Collected data:
-=-=-

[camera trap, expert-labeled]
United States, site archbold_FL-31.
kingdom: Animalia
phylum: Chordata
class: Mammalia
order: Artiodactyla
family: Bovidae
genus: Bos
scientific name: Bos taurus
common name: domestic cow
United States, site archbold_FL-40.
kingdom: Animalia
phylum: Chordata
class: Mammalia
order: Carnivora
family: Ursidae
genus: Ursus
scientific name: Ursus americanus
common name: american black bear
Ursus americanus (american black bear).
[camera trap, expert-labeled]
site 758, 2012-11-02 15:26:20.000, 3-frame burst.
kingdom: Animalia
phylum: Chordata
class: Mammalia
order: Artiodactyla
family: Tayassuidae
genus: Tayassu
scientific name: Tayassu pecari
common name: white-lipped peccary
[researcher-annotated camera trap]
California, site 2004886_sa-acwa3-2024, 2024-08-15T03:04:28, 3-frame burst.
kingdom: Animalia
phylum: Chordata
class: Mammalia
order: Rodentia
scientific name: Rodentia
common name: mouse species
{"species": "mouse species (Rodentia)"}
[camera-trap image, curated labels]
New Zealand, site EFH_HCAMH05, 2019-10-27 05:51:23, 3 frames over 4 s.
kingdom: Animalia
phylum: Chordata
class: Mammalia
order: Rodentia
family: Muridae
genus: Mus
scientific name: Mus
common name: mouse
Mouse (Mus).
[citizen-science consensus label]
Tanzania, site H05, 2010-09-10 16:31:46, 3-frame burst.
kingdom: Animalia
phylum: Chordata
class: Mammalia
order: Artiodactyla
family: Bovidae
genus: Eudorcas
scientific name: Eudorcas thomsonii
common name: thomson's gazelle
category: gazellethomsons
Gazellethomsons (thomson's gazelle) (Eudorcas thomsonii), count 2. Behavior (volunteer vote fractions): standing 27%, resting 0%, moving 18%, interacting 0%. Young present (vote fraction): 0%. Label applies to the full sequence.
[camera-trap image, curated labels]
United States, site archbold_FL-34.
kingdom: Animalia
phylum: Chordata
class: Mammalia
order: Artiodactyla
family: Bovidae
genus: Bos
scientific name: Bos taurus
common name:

-=-=-

Task goal: Above are some records; extract every one of them exactly.

Response area:
[camera trap, expert-labeled]
United States, site archbold_FL-31.
kingdom: Animalia
phylum: Chordata
class: Mammalia
order: Artiodactyla
family: Bovidae
genus: Bos
scientific name: Bos taurus
common name: domestic cow
United States, site archbold_FL-40.
kingdom: Animalia
phylum: Chordata
class: Mammalia
order: Carnivora
family: Ursidae
genus: Ursus
scientific name: Ursus americanus
common name: american black bear
Ursus americanus (american black bear).
[camera trap, expert-labeled]
site 758, 2012-11-02 15:26:20.000, 3-frame burst.
kingdom: Animalia
phylum: Chordata
class: Mammalia
order: Artiodactyla
family: Tayassuidae
genus: Tayassu
scientific name: Tayassu pecari
common name: white-lipped peccary
[researcher-annotated camera trap]
California, site 2004886_sa-acwa3-2024, 2024-08-15T03:04:28, 3-frame burst.
kingdom: Animalia
phylum: Chordata
class: Mammalia
order: Rodentia
scientific name: Rodentia
common name: mouse species
{"species": "mouse species (Rodentia)"}
[camera-trap image, curated labels]
New Zealand, site EFH_HCAMH05, 2019-10-27 05:51:23, 3 frames over 4 s.
kingdom: Animalia
phylum: Chordata
class: Mammalia
order: Rodentia
family: Muridae
genus: Mus
scientific name: Mus
common name: mouse
Mouse (Mus).
[citizen-science consensus label]
Tanzania, site H05, 2010-09-10 16:31:46, 3-frame burst.
kingdom: Animalia
phylum: Chordata
class: Mammalia
order: Artiodactyla
family: Bovidae
genus: Eudorcas
scientific name: Eudorcas thomsonii
common name: thomson's gazelle
category: gazellethomsons
Gazellethomsons (thomson's gazelle) (Eudorcas thomsonii), count 2. Behavior (volunteer vote fractions): standing 27%, resting 0%, moving 18%, interacting 0%. Young present (vote fraction): 0%. Label applies to the full sequence.
[camera-trap image, curated labels]
United States, site archbold_FL-34.
kingdom: Animalia
phylum: Chordata
class: Mammalia
order: Artiodactyla
family: Bovidae
genus: Bos
scientific name: Bos taurus
common name:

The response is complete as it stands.